Nachwuchs bei den Jemenchamäleons in der Wilhelma

Foto: Wilhelma

Sie sind zwar erst wenige Tage alt, aber die jungen Jemenchamäleons im Wilhelma-Terrarium beherrschen bereits perfekt, was hektische Börsianer und gestresste Manager ihr ganzes Berufsleben lang nicht schaffen: Sie eilen mit Weile durch die Welt, bedächtig im Wiegeschritt einen Klammerfuß vor den anderen setzend, dabei zu jeder Zeit gesichert gegen Abstürze aller Art durch ihren beweglichen Greifschwanz. Aber der Schein trügt – ihre unabhängig voneinander beweglichen Teleskopaugen sind hellwach. Ihnen entgeht keine noch so kleine Bewegung, und wenn die klebrige, fast körperlange Schleuderzunge zum Einsatz kommt, geht alles blitzschnell.
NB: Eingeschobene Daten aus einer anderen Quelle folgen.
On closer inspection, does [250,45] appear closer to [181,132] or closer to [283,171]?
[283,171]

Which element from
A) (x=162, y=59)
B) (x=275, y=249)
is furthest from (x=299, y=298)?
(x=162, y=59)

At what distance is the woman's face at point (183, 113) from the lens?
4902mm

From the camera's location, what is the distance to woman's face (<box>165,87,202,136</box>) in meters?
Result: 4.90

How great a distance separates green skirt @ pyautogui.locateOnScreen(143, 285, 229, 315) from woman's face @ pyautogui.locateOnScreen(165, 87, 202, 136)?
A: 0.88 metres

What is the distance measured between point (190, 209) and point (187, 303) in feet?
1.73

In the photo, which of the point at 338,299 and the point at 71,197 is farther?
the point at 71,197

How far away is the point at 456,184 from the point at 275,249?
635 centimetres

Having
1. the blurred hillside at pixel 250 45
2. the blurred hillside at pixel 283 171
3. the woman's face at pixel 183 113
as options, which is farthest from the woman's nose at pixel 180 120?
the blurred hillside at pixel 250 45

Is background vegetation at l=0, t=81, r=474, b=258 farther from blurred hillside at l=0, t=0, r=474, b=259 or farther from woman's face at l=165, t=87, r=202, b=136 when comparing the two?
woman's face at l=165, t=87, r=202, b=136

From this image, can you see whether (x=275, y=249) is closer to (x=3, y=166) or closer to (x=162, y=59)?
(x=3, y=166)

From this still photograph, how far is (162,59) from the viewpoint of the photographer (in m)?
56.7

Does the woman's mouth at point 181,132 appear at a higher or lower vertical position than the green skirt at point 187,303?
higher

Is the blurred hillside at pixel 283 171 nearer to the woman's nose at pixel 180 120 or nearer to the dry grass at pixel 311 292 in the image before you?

Dabei zeichnen sich die Winzlinge schon jetzt durch eine erstaunlich hohe Trefferquote aus. Aber wer innerhalb weniger Monate vom kleinfingerlangen Babychamäleon zu einer halbmeterlangen Echse heranwachsen will, benötigt täglich eine ordentliche Portion Insekten und kann sich nicht allzu viele Fehlschüsse leisten!
Chamäleons bewohnen die Tropen- und Subtropengebiete Afrikas, Südeuropas und Vorderasiens. Bisher sind rund 160 Arten beschrieben, aber angesichts ihrer perfekten Tarnung und ihrer unauffälligen Bewegungsweise ist damit zu rechnen, dass noch eine ganze Reihe Arten darauf warten, von der Wissenschaft entdeckt zu werden. Eines der größten und bekanntesten Chamäleons ist das im Süden der arabischen Halbinsel lebende Jemenchamäleon, Chamaeleo calyptratus. Die Artbezeichnung leitet sich ab vom lateinischen Wort `calyptra´ (= Mütze, Haube, Schutzhelm) und nimmt Bezug auf den bei ausgewachsenen Männchen bis zu 6 cm hohen, helmartigen Kopfaufsatz.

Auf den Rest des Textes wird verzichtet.